To further assess the ability of the models to predict liver-injury phenotypes, we constructed five additional independent testing sets from publically accessible rat liver in vivo data on (1) liver necrosis caused by heat stress [(Stallings et al., 2014); GEO accession number GSE56740], (2) three endpoints for bile duct ligation [(Sutherland et al., 2018); GEO accession number GSE87696], (3) liver fibrosis after exposure to nevirapine, galactosamine, and their combination [(Brown et al., 2016); GEO accession number GSE72076], (4) exposure to five chemicals that had no impact on liver histopathology [(Eun et al., 2015); GEO accession number GSE49631], and (5) biliary hyperplasia and liver necrosis after exposure to methapyrilene [(Slopianka et al., 2017); GEO accession number GSE95470].

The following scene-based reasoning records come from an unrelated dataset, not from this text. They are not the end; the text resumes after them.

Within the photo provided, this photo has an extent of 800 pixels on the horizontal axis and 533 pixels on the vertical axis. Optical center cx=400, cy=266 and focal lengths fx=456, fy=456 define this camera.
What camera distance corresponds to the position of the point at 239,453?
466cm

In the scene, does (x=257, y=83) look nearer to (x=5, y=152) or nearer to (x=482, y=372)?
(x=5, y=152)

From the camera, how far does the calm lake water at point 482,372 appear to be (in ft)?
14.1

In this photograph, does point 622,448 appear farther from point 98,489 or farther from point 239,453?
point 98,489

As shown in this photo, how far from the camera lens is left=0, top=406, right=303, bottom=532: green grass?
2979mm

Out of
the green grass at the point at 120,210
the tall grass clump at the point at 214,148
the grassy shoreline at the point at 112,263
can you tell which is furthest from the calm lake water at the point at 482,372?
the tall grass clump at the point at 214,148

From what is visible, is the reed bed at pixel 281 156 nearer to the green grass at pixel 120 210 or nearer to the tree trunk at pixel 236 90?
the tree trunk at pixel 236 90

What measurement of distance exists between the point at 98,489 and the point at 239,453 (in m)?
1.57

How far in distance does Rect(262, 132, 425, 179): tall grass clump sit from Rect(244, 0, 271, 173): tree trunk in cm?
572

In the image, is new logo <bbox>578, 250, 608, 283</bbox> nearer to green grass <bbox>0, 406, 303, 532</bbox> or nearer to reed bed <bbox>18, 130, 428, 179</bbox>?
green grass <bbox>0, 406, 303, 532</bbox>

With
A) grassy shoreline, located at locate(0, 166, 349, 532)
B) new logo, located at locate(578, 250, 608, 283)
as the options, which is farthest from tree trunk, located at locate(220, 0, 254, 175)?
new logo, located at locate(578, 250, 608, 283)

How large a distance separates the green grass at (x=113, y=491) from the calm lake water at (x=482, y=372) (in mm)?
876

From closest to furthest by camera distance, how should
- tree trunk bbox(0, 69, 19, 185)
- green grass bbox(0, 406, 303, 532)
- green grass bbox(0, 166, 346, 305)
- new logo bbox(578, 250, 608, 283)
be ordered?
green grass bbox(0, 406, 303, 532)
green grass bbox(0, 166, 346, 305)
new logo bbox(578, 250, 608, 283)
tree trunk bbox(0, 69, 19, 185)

The first two datasets involved the use of non-chemical treatments, i.e., heat shock (Stallings et al., 2014) and bile duct ligation (Sutherland et al., 2018). The third was obtained using two chemicals, nevirapine and galactosamine (Brown et al., 2016), of which only galactosamine was present in the training data. The fourth involved five chemicals, i.e., pyrazinamide, ranitidine, enalapril, carbamazepine, and chlorpromazine (Eun et al., 2015), of which only carbamazepine was present in the training data. The final dataset, involved the use of methapyrilene at a dose and exposure duration different from those used in the training data (Slopianka et al., 2017). In short, these datasets thus represented physiological and chemical perturbations independent of the training data.
Four external datasets (Ippolito et al., Stallings et al., Brown et al., and Eun et al.) had sample-level histopathology annotations, i.e., the transcriptome of each sample was directly linked to its histopathological injury score. Therefore, standard contingency tables allowed us to evaluate the models based on these data. In contrast, Sutherland et al. and Slopianka et al. data did not include sample-level histopathology annotations, although they did include mean injury scores at multiple time points and/or doses (exposure conditions). These data allowed us to investigate the correlation and consistency between experimental results and model predictions. Table 1 summarizes all training datasets and four external testing datasets. The detailed information of samples, chemical exposure conditions, and histopathology outcomes of these external datasets are given in Supplementary Tables S1, S2.
To investigate the impact of varying the input features on the performance of our model, we constructed gene- and pathway/co-expression module-level feature sets, each of which represented a specific way of extracting liver toxicity information from the transcriptome. Table 2 shows the 13 constructed datasets that we used as the model inputs.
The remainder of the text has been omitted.